Sicherlich: Kein Medium ist dazu gezwungen, nun alltäglich die Grenzen unserer Rechtsordnung auszureizen. Die notorische Unterbietung des eigenen Standards hingegen wird ebendiesen einschrumpfen lassen. Nicht sofort, aber schleichend. Bis vielleicht irgendwann ein anderer Standard akzeptiert ist. Die neuen Zensoren sitzen dann nicht mehr in kirchlichen oder weltlichen Palästen, wie im Mittelalter. Sondern in Zeltstädten in Jemen. Die westliche Gesellschaft lässt sich gerade peu `a peu den Teppich ihrer Freiheitsordnung unter den Füssen wegziehen. Und anstatt zusammenzustehen, fragt so mancher, ob man noch beim Einrollen behilflich sein darf. «Charlie» wolle man aber natürlich trotzdem sein.

Selbstzensur und vorauseilender Gehorsam sind ein Pseudosicherheitsnetz. Heute sind es die Mohammed-Karikaturen. Morgen sind es kritische Berichte über den Islamismus. Wer Anschläge verüben will, findet immer einen Grund. Grundrechte sind jedoch keine Schönwettergewächse. Ihre wahre Existenz zeigt sich erst, wenn der Sturm aufzieht. «Charlie Hebdo» hat sich dagegen entschieden, eine solche externe Inhaltskontrolle zu akzeptieren. Die Redaktion druckt auch auf dem Titelblatt der neuesten Ausgabe eine Mohammed-Karikatur. Wer sich fragt, ob das klug sei, hat nicht verstanden, worum es geht: Wenn es jetzt nicht geschehen würde, wäre es auf sehr lange Zeit das letzte Mal in der westlichen Zeitungslandschaft gewesen, dass dies passiert. Wer schweigt, stimmt dem neuen Standard zu. Und all das geschieht jetzt, in diesen Stunden und Tagen!

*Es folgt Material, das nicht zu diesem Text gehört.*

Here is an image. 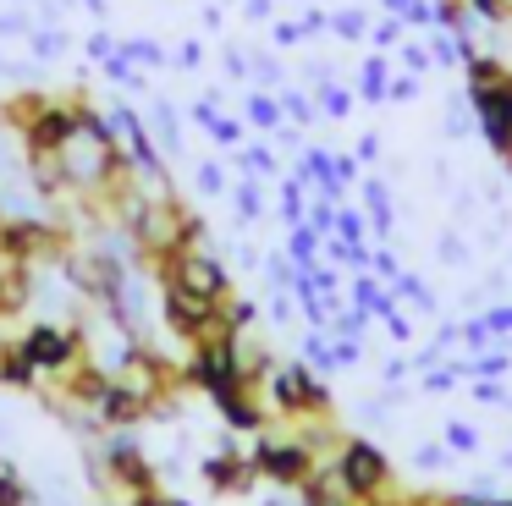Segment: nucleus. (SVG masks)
Listing matches in <instances>:
<instances>
[{"label":"nucleus","instance_id":"f257e3e1","mask_svg":"<svg viewBox=\"0 0 512 506\" xmlns=\"http://www.w3.org/2000/svg\"><path fill=\"white\" fill-rule=\"evenodd\" d=\"M265 402L281 418H325L331 413V385L309 363H276L265 374Z\"/></svg>","mask_w":512,"mask_h":506},{"label":"nucleus","instance_id":"f03ea898","mask_svg":"<svg viewBox=\"0 0 512 506\" xmlns=\"http://www.w3.org/2000/svg\"><path fill=\"white\" fill-rule=\"evenodd\" d=\"M155 270H160V286H182V292L215 297V303H226V297H232V270H226V259L210 248V242L166 253V259H155Z\"/></svg>","mask_w":512,"mask_h":506},{"label":"nucleus","instance_id":"7ed1b4c3","mask_svg":"<svg viewBox=\"0 0 512 506\" xmlns=\"http://www.w3.org/2000/svg\"><path fill=\"white\" fill-rule=\"evenodd\" d=\"M248 457H254L259 479H270L276 490H298V484H309L314 468H320V451L303 446V435H259Z\"/></svg>","mask_w":512,"mask_h":506},{"label":"nucleus","instance_id":"20e7f679","mask_svg":"<svg viewBox=\"0 0 512 506\" xmlns=\"http://www.w3.org/2000/svg\"><path fill=\"white\" fill-rule=\"evenodd\" d=\"M331 468L342 473V484L358 495V501H380V495L391 490V462H386V451H380L369 435H347L342 446H336Z\"/></svg>","mask_w":512,"mask_h":506},{"label":"nucleus","instance_id":"39448f33","mask_svg":"<svg viewBox=\"0 0 512 506\" xmlns=\"http://www.w3.org/2000/svg\"><path fill=\"white\" fill-rule=\"evenodd\" d=\"M17 347L28 352V363H34L39 374H72V363L83 358V336L67 325H50V319H39L34 330H28Z\"/></svg>","mask_w":512,"mask_h":506},{"label":"nucleus","instance_id":"423d86ee","mask_svg":"<svg viewBox=\"0 0 512 506\" xmlns=\"http://www.w3.org/2000/svg\"><path fill=\"white\" fill-rule=\"evenodd\" d=\"M204 484H210L215 495H248L259 484V468H254L248 451H237L232 440H226L215 457H204Z\"/></svg>","mask_w":512,"mask_h":506},{"label":"nucleus","instance_id":"0eeeda50","mask_svg":"<svg viewBox=\"0 0 512 506\" xmlns=\"http://www.w3.org/2000/svg\"><path fill=\"white\" fill-rule=\"evenodd\" d=\"M358 193H364V209H369V237H380V242H386L391 231H397V209H391V187H386V176L364 171Z\"/></svg>","mask_w":512,"mask_h":506},{"label":"nucleus","instance_id":"6e6552de","mask_svg":"<svg viewBox=\"0 0 512 506\" xmlns=\"http://www.w3.org/2000/svg\"><path fill=\"white\" fill-rule=\"evenodd\" d=\"M353 94L364 99V105H386V94H391V61L380 50L364 55V66H358V77H353Z\"/></svg>","mask_w":512,"mask_h":506},{"label":"nucleus","instance_id":"1a4fd4ad","mask_svg":"<svg viewBox=\"0 0 512 506\" xmlns=\"http://www.w3.org/2000/svg\"><path fill=\"white\" fill-rule=\"evenodd\" d=\"M292 176H298L309 193H320V187L336 182V154H331V149H314V143H309V149L292 160ZM342 187H347V182H342Z\"/></svg>","mask_w":512,"mask_h":506},{"label":"nucleus","instance_id":"9d476101","mask_svg":"<svg viewBox=\"0 0 512 506\" xmlns=\"http://www.w3.org/2000/svg\"><path fill=\"white\" fill-rule=\"evenodd\" d=\"M276 198H281V226H287V231H292V226H309V198H314V193H309V187H303L292 171L276 182Z\"/></svg>","mask_w":512,"mask_h":506},{"label":"nucleus","instance_id":"9b49d317","mask_svg":"<svg viewBox=\"0 0 512 506\" xmlns=\"http://www.w3.org/2000/svg\"><path fill=\"white\" fill-rule=\"evenodd\" d=\"M243 110H248V127L270 132V138H276V132L287 127V110H281V94H270V88H254Z\"/></svg>","mask_w":512,"mask_h":506},{"label":"nucleus","instance_id":"f8f14e48","mask_svg":"<svg viewBox=\"0 0 512 506\" xmlns=\"http://www.w3.org/2000/svg\"><path fill=\"white\" fill-rule=\"evenodd\" d=\"M237 165H243V176H259V182H281V176H287L270 143H243V149H237Z\"/></svg>","mask_w":512,"mask_h":506},{"label":"nucleus","instance_id":"ddd939ff","mask_svg":"<svg viewBox=\"0 0 512 506\" xmlns=\"http://www.w3.org/2000/svg\"><path fill=\"white\" fill-rule=\"evenodd\" d=\"M314 105H320V116L347 121V116H353V105H358V94H353V83H320V88H314Z\"/></svg>","mask_w":512,"mask_h":506},{"label":"nucleus","instance_id":"4468645a","mask_svg":"<svg viewBox=\"0 0 512 506\" xmlns=\"http://www.w3.org/2000/svg\"><path fill=\"white\" fill-rule=\"evenodd\" d=\"M232 209H237V226H254L265 215V193H259V176H243L232 182Z\"/></svg>","mask_w":512,"mask_h":506},{"label":"nucleus","instance_id":"2eb2a0df","mask_svg":"<svg viewBox=\"0 0 512 506\" xmlns=\"http://www.w3.org/2000/svg\"><path fill=\"white\" fill-rule=\"evenodd\" d=\"M391 292H397V297H408V303L419 308V314H435V308H441V297H435L430 286H424V275H413V270H402L397 281H391Z\"/></svg>","mask_w":512,"mask_h":506},{"label":"nucleus","instance_id":"dca6fc26","mask_svg":"<svg viewBox=\"0 0 512 506\" xmlns=\"http://www.w3.org/2000/svg\"><path fill=\"white\" fill-rule=\"evenodd\" d=\"M149 132H155V143H160V149H166V154H177V149H182L177 105H166V99H160V105H155V127H149Z\"/></svg>","mask_w":512,"mask_h":506},{"label":"nucleus","instance_id":"f3484780","mask_svg":"<svg viewBox=\"0 0 512 506\" xmlns=\"http://www.w3.org/2000/svg\"><path fill=\"white\" fill-rule=\"evenodd\" d=\"M441 440H446V451H457V457H474V451H479V429L463 424V418H446Z\"/></svg>","mask_w":512,"mask_h":506},{"label":"nucleus","instance_id":"a211bd4d","mask_svg":"<svg viewBox=\"0 0 512 506\" xmlns=\"http://www.w3.org/2000/svg\"><path fill=\"white\" fill-rule=\"evenodd\" d=\"M193 187H199L204 198H221V193H232V182H226V165H215V160L193 165Z\"/></svg>","mask_w":512,"mask_h":506},{"label":"nucleus","instance_id":"6ab92c4d","mask_svg":"<svg viewBox=\"0 0 512 506\" xmlns=\"http://www.w3.org/2000/svg\"><path fill=\"white\" fill-rule=\"evenodd\" d=\"M331 33H336L342 44H364L369 17H364V11H353V6H347V11H336V17H331Z\"/></svg>","mask_w":512,"mask_h":506},{"label":"nucleus","instance_id":"aec40b11","mask_svg":"<svg viewBox=\"0 0 512 506\" xmlns=\"http://www.w3.org/2000/svg\"><path fill=\"white\" fill-rule=\"evenodd\" d=\"M402 33H408V22H402V17H380L375 28H369V50H380V55H386V50H397V44H402Z\"/></svg>","mask_w":512,"mask_h":506},{"label":"nucleus","instance_id":"412c9836","mask_svg":"<svg viewBox=\"0 0 512 506\" xmlns=\"http://www.w3.org/2000/svg\"><path fill=\"white\" fill-rule=\"evenodd\" d=\"M397 61H402V72H435V55H430V44H419V39H402L397 44Z\"/></svg>","mask_w":512,"mask_h":506},{"label":"nucleus","instance_id":"4be33fe9","mask_svg":"<svg viewBox=\"0 0 512 506\" xmlns=\"http://www.w3.org/2000/svg\"><path fill=\"white\" fill-rule=\"evenodd\" d=\"M226 325H232V336H248V330L259 325V303L254 297H232V303H226Z\"/></svg>","mask_w":512,"mask_h":506},{"label":"nucleus","instance_id":"5701e85b","mask_svg":"<svg viewBox=\"0 0 512 506\" xmlns=\"http://www.w3.org/2000/svg\"><path fill=\"white\" fill-rule=\"evenodd\" d=\"M281 110H287V116L298 121V127H309V121L320 116V105H314V99L303 94V88H281Z\"/></svg>","mask_w":512,"mask_h":506},{"label":"nucleus","instance_id":"b1692460","mask_svg":"<svg viewBox=\"0 0 512 506\" xmlns=\"http://www.w3.org/2000/svg\"><path fill=\"white\" fill-rule=\"evenodd\" d=\"M435 259H441L446 270H463V264H468V242L457 237V231H441V237H435Z\"/></svg>","mask_w":512,"mask_h":506},{"label":"nucleus","instance_id":"393cba45","mask_svg":"<svg viewBox=\"0 0 512 506\" xmlns=\"http://www.w3.org/2000/svg\"><path fill=\"white\" fill-rule=\"evenodd\" d=\"M336 237H342V242H369V220H364V209L342 204V215H336Z\"/></svg>","mask_w":512,"mask_h":506},{"label":"nucleus","instance_id":"a878e982","mask_svg":"<svg viewBox=\"0 0 512 506\" xmlns=\"http://www.w3.org/2000/svg\"><path fill=\"white\" fill-rule=\"evenodd\" d=\"M419 94H424L419 72H397V77H391V94H386V105H413Z\"/></svg>","mask_w":512,"mask_h":506},{"label":"nucleus","instance_id":"bb28decb","mask_svg":"<svg viewBox=\"0 0 512 506\" xmlns=\"http://www.w3.org/2000/svg\"><path fill=\"white\" fill-rule=\"evenodd\" d=\"M446 457H452V451H446V440H441V446H435V440H424V446H413V468H419V473H435V468H446Z\"/></svg>","mask_w":512,"mask_h":506},{"label":"nucleus","instance_id":"cd10ccee","mask_svg":"<svg viewBox=\"0 0 512 506\" xmlns=\"http://www.w3.org/2000/svg\"><path fill=\"white\" fill-rule=\"evenodd\" d=\"M122 55H127L133 66H166V50H160V44H149V39H127Z\"/></svg>","mask_w":512,"mask_h":506},{"label":"nucleus","instance_id":"c85d7f7f","mask_svg":"<svg viewBox=\"0 0 512 506\" xmlns=\"http://www.w3.org/2000/svg\"><path fill=\"white\" fill-rule=\"evenodd\" d=\"M303 39H309L303 22H270V44H276V50H298Z\"/></svg>","mask_w":512,"mask_h":506},{"label":"nucleus","instance_id":"c756f323","mask_svg":"<svg viewBox=\"0 0 512 506\" xmlns=\"http://www.w3.org/2000/svg\"><path fill=\"white\" fill-rule=\"evenodd\" d=\"M0 506H28V490H23V479H17L6 462H0Z\"/></svg>","mask_w":512,"mask_h":506},{"label":"nucleus","instance_id":"7c9ffc66","mask_svg":"<svg viewBox=\"0 0 512 506\" xmlns=\"http://www.w3.org/2000/svg\"><path fill=\"white\" fill-rule=\"evenodd\" d=\"M369 270H375L380 281L391 286V281H397V275H402V259H397V253L386 248V242H380V248H375V259H369Z\"/></svg>","mask_w":512,"mask_h":506},{"label":"nucleus","instance_id":"2f4dec72","mask_svg":"<svg viewBox=\"0 0 512 506\" xmlns=\"http://www.w3.org/2000/svg\"><path fill=\"white\" fill-rule=\"evenodd\" d=\"M490 341H496V336H490L485 314H479V319H468V325H463V347H474V358H479V352H490Z\"/></svg>","mask_w":512,"mask_h":506},{"label":"nucleus","instance_id":"473e14b6","mask_svg":"<svg viewBox=\"0 0 512 506\" xmlns=\"http://www.w3.org/2000/svg\"><path fill=\"white\" fill-rule=\"evenodd\" d=\"M474 402L479 407H507L512 396H507V385H501V380H474Z\"/></svg>","mask_w":512,"mask_h":506},{"label":"nucleus","instance_id":"72a5a7b5","mask_svg":"<svg viewBox=\"0 0 512 506\" xmlns=\"http://www.w3.org/2000/svg\"><path fill=\"white\" fill-rule=\"evenodd\" d=\"M485 325H490V336H496V341H512V303L485 308Z\"/></svg>","mask_w":512,"mask_h":506},{"label":"nucleus","instance_id":"f704fd0d","mask_svg":"<svg viewBox=\"0 0 512 506\" xmlns=\"http://www.w3.org/2000/svg\"><path fill=\"white\" fill-rule=\"evenodd\" d=\"M336 363H342V369H358V363H364V341H358V336H336Z\"/></svg>","mask_w":512,"mask_h":506},{"label":"nucleus","instance_id":"c9c22d12","mask_svg":"<svg viewBox=\"0 0 512 506\" xmlns=\"http://www.w3.org/2000/svg\"><path fill=\"white\" fill-rule=\"evenodd\" d=\"M402 22H408V28H424V33H430V28H435V0H413Z\"/></svg>","mask_w":512,"mask_h":506},{"label":"nucleus","instance_id":"e433bc0d","mask_svg":"<svg viewBox=\"0 0 512 506\" xmlns=\"http://www.w3.org/2000/svg\"><path fill=\"white\" fill-rule=\"evenodd\" d=\"M221 61H226V72H232L237 83H243V77H254V61H248L243 50H232V44H226V55H221Z\"/></svg>","mask_w":512,"mask_h":506},{"label":"nucleus","instance_id":"4c0bfd02","mask_svg":"<svg viewBox=\"0 0 512 506\" xmlns=\"http://www.w3.org/2000/svg\"><path fill=\"white\" fill-rule=\"evenodd\" d=\"M353 154H358L364 165H375V160H380V132H364V138L353 143Z\"/></svg>","mask_w":512,"mask_h":506},{"label":"nucleus","instance_id":"58836bf2","mask_svg":"<svg viewBox=\"0 0 512 506\" xmlns=\"http://www.w3.org/2000/svg\"><path fill=\"white\" fill-rule=\"evenodd\" d=\"M386 330H391V341H413V319L402 314V308H397V314H386Z\"/></svg>","mask_w":512,"mask_h":506},{"label":"nucleus","instance_id":"ea45409f","mask_svg":"<svg viewBox=\"0 0 512 506\" xmlns=\"http://www.w3.org/2000/svg\"><path fill=\"white\" fill-rule=\"evenodd\" d=\"M265 314H270V325H287V319H292V297H287V292H276Z\"/></svg>","mask_w":512,"mask_h":506},{"label":"nucleus","instance_id":"a19ab883","mask_svg":"<svg viewBox=\"0 0 512 506\" xmlns=\"http://www.w3.org/2000/svg\"><path fill=\"white\" fill-rule=\"evenodd\" d=\"M171 61H177V66H188V72H193V66L204 61V44H193V39H188V44H182L177 55H171Z\"/></svg>","mask_w":512,"mask_h":506},{"label":"nucleus","instance_id":"79ce46f5","mask_svg":"<svg viewBox=\"0 0 512 506\" xmlns=\"http://www.w3.org/2000/svg\"><path fill=\"white\" fill-rule=\"evenodd\" d=\"M270 11H276V0H243V17H254V22H265Z\"/></svg>","mask_w":512,"mask_h":506},{"label":"nucleus","instance_id":"37998d69","mask_svg":"<svg viewBox=\"0 0 512 506\" xmlns=\"http://www.w3.org/2000/svg\"><path fill=\"white\" fill-rule=\"evenodd\" d=\"M34 50H39V55H61V33H39Z\"/></svg>","mask_w":512,"mask_h":506},{"label":"nucleus","instance_id":"c03bdc74","mask_svg":"<svg viewBox=\"0 0 512 506\" xmlns=\"http://www.w3.org/2000/svg\"><path fill=\"white\" fill-rule=\"evenodd\" d=\"M380 6H386V17H408L413 0H380Z\"/></svg>","mask_w":512,"mask_h":506},{"label":"nucleus","instance_id":"a18cd8bd","mask_svg":"<svg viewBox=\"0 0 512 506\" xmlns=\"http://www.w3.org/2000/svg\"><path fill=\"white\" fill-rule=\"evenodd\" d=\"M160 506H193V501H182V495H160Z\"/></svg>","mask_w":512,"mask_h":506}]
</instances>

Derzeit heisst es zu Recht, es werde in Zukunft darum gehen, die friedliche Mehrheit der Muslime auf unsere Seite zu ziehen und nicht den Extremisten in die Hände zu treiben. Ja, viele davon werden Mohammed-Karikaturen als unerhört oder empörend empfinden. Aber unsere Freiheit, anders zu denken, ist auch ihre Freiheit, anders zu denken. Unsere Freiheit, so unangenehm sie manchem sein mag, schützt auch die gemässigten Muslime davor, von ihren extremistischen Glaubensbrüdern mit der Waffe zwangsbekehrt zu werden, wie es derzeit tausendfach passiert. Das macht uns zu Verbündeten.

Milosz Matuschek ist Publizist und Jurist. Er unterrichtet an der Pariser Sorbonne und schreibt regelmässig für die NZZ.